Key anatomic factors include patella alta, trochlear dysplasia, an increased tibial tubercle–trochlear groove (TT–TG) distance, lateral patellar tilt, and imbalance between the vastus medialis obliquus (VMO) and vastus lateralis. The presence and severity of these abnormalities help explain why some patients experience recurrent instability and guide the selection of appropriate non-operative or operative treatment strategies.

Anatomic Factors

  • TT-TG Distance

    The TT-TG distance measures how far laterally the tibial tubercle (where the patellar tendon inserts on the tibia) is positioned relative to the center of the trochlear groove (where the patella normally tracks). It’s measured on CT or MRI. A normal TT-TG is typically <15 mm. This matters for patellar instability because if the tibial tubercle is positioned too far laterally, it creates a strong lateral pull on the patella, increasing the risk of dislocation or subluxation, especially during knee extension. It's a key factor when deciding whether a tibial tubercle osteotomy (surgical medialization) is needed.

  • Patella Alta

    Patella alta refers to a high-riding patella that sits farther above the trochlea than normal. Because of this elevated position, the patella does not engage the groove early during knee flexion, leaving it more exposed and susceptible to lateral dislocation when the quadriceps contract. Patella baja is the opposite, with a low riding patella. 

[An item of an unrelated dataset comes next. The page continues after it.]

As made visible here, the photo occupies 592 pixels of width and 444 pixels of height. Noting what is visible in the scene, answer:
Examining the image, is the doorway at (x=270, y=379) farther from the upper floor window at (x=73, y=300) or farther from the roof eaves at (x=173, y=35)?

    Measuring Patellar Height

    Patellar height can be assessed using several radiographic ratios, each comparing the position of the patella relative to the knee joint. 

    1. The Insall–Salvati ratio compares patellar tendon length to patellar length (normal ~1.0; >1.2 = alta, <0.8 = baja). It must be measured in 30 degrees off flexion on a lateral XR. 
    2. The Modified Insall–Salvati ratio adjusts for the position of the distal patellar articular surface relative to the tendon. 
    3. The Blackburne–Peel ratio measures the distance from the tibial plateau to the lower pole of the patellar articular surface divided by articular length (normal ~0.8; >1.0 = alta, <0.5 = baja).
    4. The Caton–Deschamps index compares the distance from the tibial plateau to the inferior patellar articular surface to the length of the articular surface (normal ~1.0; >1.2 = alta, <0.6 = baja). 

    Each method has slightly different landmarks but all help diagnose patella alta (high-riding) or patella baja (low-riding).

  • Trochlear Dysplasia

    Trochlear dysplasia is a condition where the trochlear groove—where the patella is supposed to glide—is shallow or flat instead of concave. This means the patella has less bony containment, making it easier for it to slip laterally during movement. Sometimes surgeons may do a trochleaplasty. 


    The DeJour classification is most used to classify trochlear dysplasia.


    Type A:

    Shallow but still concave trochlear groove with a crossing sign. Represents mild dysplasia and the lowest risk of instability.


    Type B:

     Flat or convex trochlea with a crossing sign and supratrochlear spur. Indicates moderate dysplasia with increased instability risk.


    Type C:

     Asymmetric trochlea with a hypoplastic medial facet and prominent lateral facet, showing a crossing sign and double contour. Associated with significant patellar maltracking.


    Type D:

     Severe “cliff-type” trochlea with crossing sign, supratrochlear spur, and double contour. Represents severe dysplasia and often requires bony correction.



Soft-Tissue Considerations

1) Lateral Patellar Tilt

Lateral patellar tilt means the patella is rotated so that its outer edge is elevated or angled outward. This tilt often reflects tightness in the lateral retinaculum or imbalance in soft tissues and makes the patella more likely to shift laterally instead of staying centered.

2) VMO Imbalance

Vastus lateralis imbalance refers to unequal strength or timing between the medial stabilizer of the patella (the vastus medialis oblique) and the more powerful lateral puller (vastus lateralis). If the VMO is weak or activates too late, the stronger lateral forces dominate, pulling the patella outward and predisposing to instability. Initially physiotherapy during conservative management will target the VMO.